22 February 2011

It's Not Personal

Recently, I made the decision to disconnect from a bunch of "Facebook friends." I culled my list by about 20%. My criteria? Not totally scientific, but if I'd never met you in person or had any significant direct interaction (or it had been 20+ years since that last happened), you only contacted me when you needed me to do something for you, or you were primarily using FB for business/promotional reasons, you were pretty much guaranteed to get axed. I dumped virtually all the brands I was following at the same time, too, taking that list from 150+ down to under 25, most of which are in my neighborhood.

There's been some blowback. To say the least.

But here's the thing: it's not personal. Really it's not. That's why, if you're one of those who did get cut, I'm probably still following you on Twitter and/or connected to you on LinkedIn. I'm not trying to be a douchebag, and I'm definitely not trying to say I'm too "important" for anyone.

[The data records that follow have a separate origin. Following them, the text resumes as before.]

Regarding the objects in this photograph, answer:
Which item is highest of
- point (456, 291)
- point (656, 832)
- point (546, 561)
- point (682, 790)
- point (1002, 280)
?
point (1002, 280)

What I am saying is that I'm really, really busy. We all are. Cases in point:
  •  I haven't seen my best friend from grad school in over 2 years, and he lives less than 100 miles from me.
  • I have two nieces and a nephew I adore, and I only see them about 2-3 times a year. I talk to their father, my only sibling, maybe twice a year outside those visits.
  • Up until recently, when I've been fortunate enough to see him 3 times in the last month, I had only seen one of my best friends in DC twice since his son was born. His son will be two in two weeks.
  • I haven't seen a dear girlfriend and her new son in over 6 months. Other close friends? I saw them in the past week, but it had been 3+ months since the last time, in which time their little girl got her first tooth (two more on the way) and is standing with almost no help.
  • Another girlfriend and I recently had to set up a regular monthly "date" to make sure we didn't fall off each others' calendars, and she and I have been close for almost a decade.
Clearly, I have a hard time keeping up with those who are truly my nearest and dearest. Do I really care about the latest promotional blog post from someone I met once at a conference or what someone I haven't seen or spoken to since 1989 did last weekend? Well., maybe, but remember: attention doesn't scale (which may be my new motto).

What hard choices have you made recently to enable you to focus on what - and who - really matters?